- Задание -
Замените «adult in apron» на «person in apron» во всех данных ниже, оставив остальной текст без изменений. Изображения в ответ не включайте.

[Пространственные данные с изображениями]

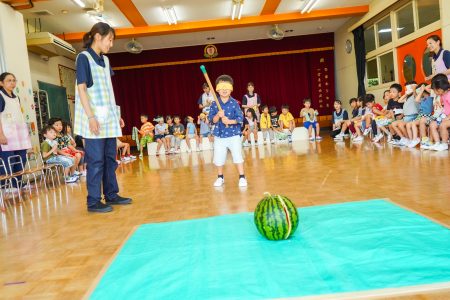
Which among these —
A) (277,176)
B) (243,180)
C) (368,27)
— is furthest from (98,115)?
(368,27)

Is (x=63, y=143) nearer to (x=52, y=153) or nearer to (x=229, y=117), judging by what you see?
(x=52, y=153)

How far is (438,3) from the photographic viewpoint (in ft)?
22.2

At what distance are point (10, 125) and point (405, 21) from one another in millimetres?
7417

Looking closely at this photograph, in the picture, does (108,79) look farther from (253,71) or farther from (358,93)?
(253,71)

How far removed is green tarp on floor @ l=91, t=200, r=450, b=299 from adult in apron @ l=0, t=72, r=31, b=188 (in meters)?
3.22

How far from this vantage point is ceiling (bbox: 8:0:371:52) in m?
7.75

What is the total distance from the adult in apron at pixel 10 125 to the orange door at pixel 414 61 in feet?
21.7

- Ответ -
Which among these —
A) (277,176)
B) (243,180)
C) (368,27)
— is furthest from (98,115)?
(368,27)

Is (x=63, y=143) nearer to (x=52, y=153) or nearer to (x=229, y=117), judging by what you see?
(x=52, y=153)

How far is (438,3) from the photographic viewpoint (in ft)?
22.2

At what distance are point (10, 125) and point (405, 21) from one another in millimetres?
7417

Looking closely at this photograph, in the picture, does (108,79) look farther from (253,71) or farther from (358,93)?
(253,71)

How far removed is green tarp on floor @ l=91, t=200, r=450, b=299 from person in apron @ l=0, t=72, r=31, b=188 (in meters)?
3.22

How far from this vantage point is ceiling (bbox: 8:0:371:52) in m?
7.75

What is the total distance from the person in apron at pixel 10 125 to the orange door at pixel 414 61 in feet?
21.7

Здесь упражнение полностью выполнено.